Solar photovoltaic (PV) power generation will be grid competitive in parts of Europe as early as 2013, and across key European markets by the end of the decade, according to an industry association report – making the technology more attractive to investors.
The European Photovoltaic Industry Association (EPIA) report predicts that Italy will be the first country in which the renewable energy technology will become competitive with fossil fuels. It assessed France, the UK, Germany, Italy and Spain.
EPIA president Ingmar Wilhelm said that PV is already “cheaper than people think” and is set to get cheaper. The cost of modules will go down about 50% by 2020, he added, because of economies of scale and improvements in technology – although the report also predicts a rise in the cost of traditional power sources such as coal and gas over the same period.
Commercial electricity buyers in Italy could find solar PV achieves “dynamic grid parity” in 2013, the report predicts – meaning the point at which the value of long-term electricity revenues from a PV installation equals the long-term cost of buying traditionally produced and supplied power from the grid. All installations in all countries will reach dynamic grid parity by 2020, the EPIA says.

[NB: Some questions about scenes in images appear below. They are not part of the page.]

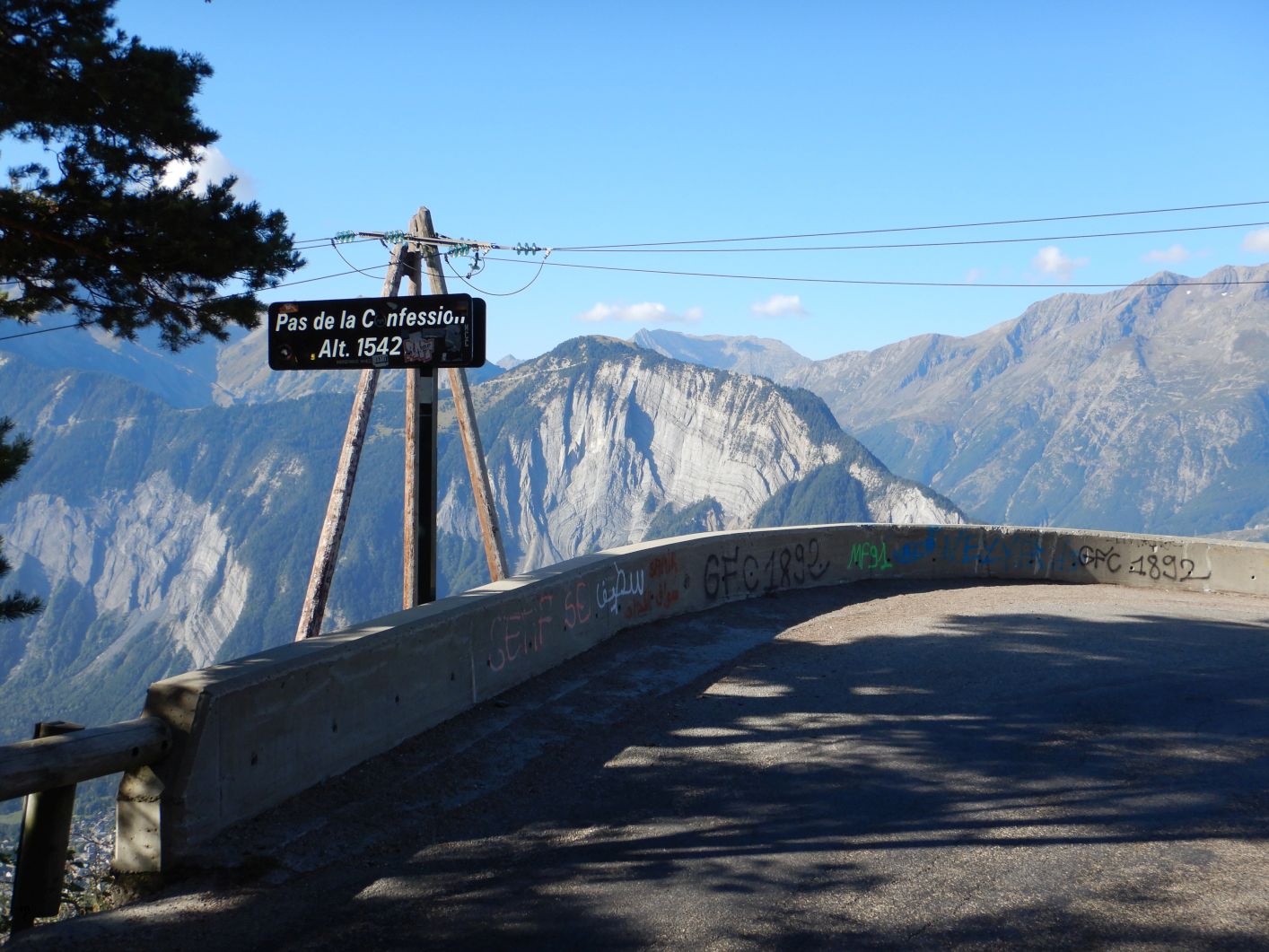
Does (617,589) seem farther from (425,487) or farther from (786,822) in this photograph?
(786,822)

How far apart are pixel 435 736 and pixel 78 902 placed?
7.45 ft

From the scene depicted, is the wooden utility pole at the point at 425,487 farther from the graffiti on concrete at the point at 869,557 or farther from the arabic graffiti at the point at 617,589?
the graffiti on concrete at the point at 869,557

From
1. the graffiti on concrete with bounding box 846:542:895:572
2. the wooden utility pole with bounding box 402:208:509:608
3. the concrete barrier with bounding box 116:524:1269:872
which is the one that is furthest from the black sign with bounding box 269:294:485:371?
the graffiti on concrete with bounding box 846:542:895:572

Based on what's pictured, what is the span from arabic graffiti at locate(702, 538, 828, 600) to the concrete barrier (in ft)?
0.08

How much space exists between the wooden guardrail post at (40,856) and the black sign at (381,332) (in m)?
4.47

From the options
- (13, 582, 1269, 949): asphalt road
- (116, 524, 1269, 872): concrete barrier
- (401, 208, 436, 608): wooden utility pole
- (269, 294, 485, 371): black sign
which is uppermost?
(269, 294, 485, 371): black sign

The second measure of competitiveness, “generation value competiveness”, will take slightly longer to achieve, the report claims. This refers to the point in a specific country where building PV is just as attractive to investors as building coal or gas plants – Italy’s ground-mounted sector will be first past the post.
Under the report’s predictions, the PV sector will rely less on feed-in tariffs and direct government subsidies in the coming years. However, if the sector is to achieve grid parity, EPIA warns, governments will still need to commit to “regulatory frameworks that support development of the technology and removal of market distortions”.